Que saudade do cheiro de café
PASQUALE CIPRO NETO
Não nasci na Mooca. Não moro na Mooca há muitos anos. Mas a Mooca é a Mooca, é a República da Mooca! Passei boa parte da vida lá, por isso tenho a Mooca no sangue, no coração, na alma.
Quando viajo pela memória, lembro-me das noites nas calçadas da rua João Antônio de Oliveira. Já tínhamos TV em casa, mas a roda ainda não era muda nem triste. A roda era na calçada, com os homens sentados "ao contrário", com o peito no encosto das cadeiras. A Mooca era uma cidade do interior, mas ao mesmo tempo um país à parte, com língua e costumes próprios, com italianos, espanhóis, portugueses e árabes a conviver em (quase) santa paz.

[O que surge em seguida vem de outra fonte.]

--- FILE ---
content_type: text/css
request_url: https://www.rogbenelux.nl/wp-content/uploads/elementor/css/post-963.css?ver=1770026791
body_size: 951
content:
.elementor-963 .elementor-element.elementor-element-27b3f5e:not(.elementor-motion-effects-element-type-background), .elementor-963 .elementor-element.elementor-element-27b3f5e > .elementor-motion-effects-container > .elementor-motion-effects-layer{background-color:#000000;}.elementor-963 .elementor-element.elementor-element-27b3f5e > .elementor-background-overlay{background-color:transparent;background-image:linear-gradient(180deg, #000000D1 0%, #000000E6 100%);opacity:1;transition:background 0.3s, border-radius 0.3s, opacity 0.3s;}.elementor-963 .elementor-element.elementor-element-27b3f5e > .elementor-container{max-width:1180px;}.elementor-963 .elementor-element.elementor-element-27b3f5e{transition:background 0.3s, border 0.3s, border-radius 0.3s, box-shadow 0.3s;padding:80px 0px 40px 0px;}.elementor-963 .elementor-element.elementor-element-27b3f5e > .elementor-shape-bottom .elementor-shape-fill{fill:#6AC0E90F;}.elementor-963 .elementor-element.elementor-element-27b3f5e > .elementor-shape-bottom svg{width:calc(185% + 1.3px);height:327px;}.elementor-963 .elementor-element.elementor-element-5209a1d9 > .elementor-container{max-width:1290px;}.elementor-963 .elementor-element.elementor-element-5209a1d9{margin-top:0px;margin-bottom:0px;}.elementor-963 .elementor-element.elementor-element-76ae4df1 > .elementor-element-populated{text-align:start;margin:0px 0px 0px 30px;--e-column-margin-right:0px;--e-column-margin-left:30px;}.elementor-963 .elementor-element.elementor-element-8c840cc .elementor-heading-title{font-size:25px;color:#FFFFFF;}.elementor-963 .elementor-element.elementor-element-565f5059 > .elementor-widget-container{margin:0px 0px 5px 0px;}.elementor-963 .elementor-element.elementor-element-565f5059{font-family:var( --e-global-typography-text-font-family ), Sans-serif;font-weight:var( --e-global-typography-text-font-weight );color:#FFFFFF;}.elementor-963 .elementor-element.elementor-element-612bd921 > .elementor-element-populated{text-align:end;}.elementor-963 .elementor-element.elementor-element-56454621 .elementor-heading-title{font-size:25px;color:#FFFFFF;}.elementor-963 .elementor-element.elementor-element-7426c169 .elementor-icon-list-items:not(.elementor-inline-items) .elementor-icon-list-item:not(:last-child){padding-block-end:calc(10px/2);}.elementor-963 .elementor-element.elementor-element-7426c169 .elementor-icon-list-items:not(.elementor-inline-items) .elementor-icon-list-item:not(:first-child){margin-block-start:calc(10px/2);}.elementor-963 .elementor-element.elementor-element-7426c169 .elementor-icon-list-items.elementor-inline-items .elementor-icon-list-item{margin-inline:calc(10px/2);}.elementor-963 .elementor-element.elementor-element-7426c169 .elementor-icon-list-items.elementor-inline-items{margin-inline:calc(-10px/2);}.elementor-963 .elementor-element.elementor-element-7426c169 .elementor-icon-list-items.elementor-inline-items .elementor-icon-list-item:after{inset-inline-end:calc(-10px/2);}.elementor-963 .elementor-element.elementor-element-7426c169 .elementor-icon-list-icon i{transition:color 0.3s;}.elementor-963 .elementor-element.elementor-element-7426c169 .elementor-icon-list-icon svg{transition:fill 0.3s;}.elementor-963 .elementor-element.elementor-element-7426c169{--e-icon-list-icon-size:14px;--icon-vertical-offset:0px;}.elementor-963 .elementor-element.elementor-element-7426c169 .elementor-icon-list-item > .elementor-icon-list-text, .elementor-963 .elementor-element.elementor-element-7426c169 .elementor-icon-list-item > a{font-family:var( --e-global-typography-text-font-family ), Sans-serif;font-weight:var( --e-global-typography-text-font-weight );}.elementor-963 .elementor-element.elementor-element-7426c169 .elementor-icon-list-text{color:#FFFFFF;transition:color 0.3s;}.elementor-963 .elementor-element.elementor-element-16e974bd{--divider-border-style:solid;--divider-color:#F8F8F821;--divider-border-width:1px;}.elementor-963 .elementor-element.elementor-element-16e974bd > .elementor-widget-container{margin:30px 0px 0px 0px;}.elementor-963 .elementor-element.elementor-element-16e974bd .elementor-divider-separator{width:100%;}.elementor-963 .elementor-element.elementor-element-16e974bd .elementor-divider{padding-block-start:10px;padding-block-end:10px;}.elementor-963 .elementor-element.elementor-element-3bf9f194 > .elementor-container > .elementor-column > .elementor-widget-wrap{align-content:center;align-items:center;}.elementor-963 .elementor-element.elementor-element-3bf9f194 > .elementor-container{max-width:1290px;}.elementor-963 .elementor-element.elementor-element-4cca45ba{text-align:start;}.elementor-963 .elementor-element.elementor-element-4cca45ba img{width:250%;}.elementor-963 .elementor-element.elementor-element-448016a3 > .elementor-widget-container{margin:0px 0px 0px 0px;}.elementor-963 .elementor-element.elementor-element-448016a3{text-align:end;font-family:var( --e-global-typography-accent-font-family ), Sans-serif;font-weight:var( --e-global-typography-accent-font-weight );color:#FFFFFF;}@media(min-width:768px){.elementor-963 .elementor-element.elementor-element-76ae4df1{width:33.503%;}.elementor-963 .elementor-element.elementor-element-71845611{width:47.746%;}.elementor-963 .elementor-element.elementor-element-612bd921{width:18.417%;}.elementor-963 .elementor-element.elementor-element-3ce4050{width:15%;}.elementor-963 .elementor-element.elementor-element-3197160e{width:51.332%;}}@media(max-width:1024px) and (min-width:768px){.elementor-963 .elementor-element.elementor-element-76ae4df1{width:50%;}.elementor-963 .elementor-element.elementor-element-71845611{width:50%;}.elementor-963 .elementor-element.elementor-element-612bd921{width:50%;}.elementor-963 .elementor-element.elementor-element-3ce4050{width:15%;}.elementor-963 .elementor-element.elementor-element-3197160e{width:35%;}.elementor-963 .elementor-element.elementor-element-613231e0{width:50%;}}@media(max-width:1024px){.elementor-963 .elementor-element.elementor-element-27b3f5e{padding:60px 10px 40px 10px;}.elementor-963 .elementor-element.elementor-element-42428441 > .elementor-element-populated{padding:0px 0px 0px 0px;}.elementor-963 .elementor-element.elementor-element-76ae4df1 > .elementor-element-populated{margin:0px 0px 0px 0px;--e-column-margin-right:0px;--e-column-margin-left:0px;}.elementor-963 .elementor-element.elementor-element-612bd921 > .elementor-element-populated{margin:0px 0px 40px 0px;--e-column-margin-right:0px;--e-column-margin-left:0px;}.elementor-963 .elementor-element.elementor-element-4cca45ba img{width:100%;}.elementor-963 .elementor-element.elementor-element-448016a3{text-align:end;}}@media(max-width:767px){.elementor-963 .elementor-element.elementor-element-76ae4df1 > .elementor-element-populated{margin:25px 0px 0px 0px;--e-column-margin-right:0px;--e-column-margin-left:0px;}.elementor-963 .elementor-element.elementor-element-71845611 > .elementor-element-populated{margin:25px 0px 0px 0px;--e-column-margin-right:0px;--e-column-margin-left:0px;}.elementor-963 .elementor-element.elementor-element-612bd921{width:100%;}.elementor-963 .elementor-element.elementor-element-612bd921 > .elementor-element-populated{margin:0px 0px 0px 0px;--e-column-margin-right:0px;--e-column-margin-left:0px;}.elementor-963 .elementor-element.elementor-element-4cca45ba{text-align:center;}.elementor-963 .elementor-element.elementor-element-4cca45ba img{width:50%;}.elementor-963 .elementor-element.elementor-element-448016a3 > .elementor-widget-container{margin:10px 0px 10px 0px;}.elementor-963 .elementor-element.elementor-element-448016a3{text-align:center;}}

Que saudade dos sábados na Puris! De manhã, futebol na rua; à tarde, o Templo, a histórica rua Javari, onde fica o estádio do meu amado Juventus, com sua bela camisa grená e seu jota meio torto --lindo, lindo, lindo!
Depois do boom dos anos 60 e 70, em que a nossa principal avenida, a Paes de Barros, foi tomada por prédios e prédios, houve alguma calmaria. A especulação imobiliária deu um pouco de paz à Mooca. De uns anos para cá, no entanto, a Mooca foi "descoberta". Até a área da Companhia União de Açúcar e Café foi tragada. Não há mais o cheiro de café que nos inebriava dia e noite. Para onde se olhe há ou parece que haverá prédios e prédios.
Ainda me restam bons motivos para sair de casa e ir até lá. Além das vilas e becos que só os mooquenses conhecemos e do Templo sagrado (em que vi, entre outros, Pelé, Ademir da Guia e o nosso eterno Antoninho, o Minhoca, que por muitos anos honrou a camisa grená), há a inigualável pizza portuguesa da São Pedro (que fica na rua do estádio), de cujo forno saem, desde 1966, deliciosas e perfumadas redondas. Para mim, um jantar na São Pedro, sobretudo na parte "antiga" da casa, tem um significado que poucas coisas nesta cidade têm.
Na Mooca fica a igreja de São Januário (San Gennaro, em italiano), o santo do sangue que ora se liquefaz, ora não se liquefaz. Pois peço a San Gennaro (San Gennaro mio!): não permita que estraguem a Mooca, que façam dela um lugar inabitável, com mais prédios e automóveis. Não quero ter de pedir licença a Drummond para um dia parodiar-lhe os versos finais de "Confidência do Itabirano", ou seja, não quero um dia ter de dizer que a Mooca é apenas uma fotografia na parede. Mas como dói. É isso.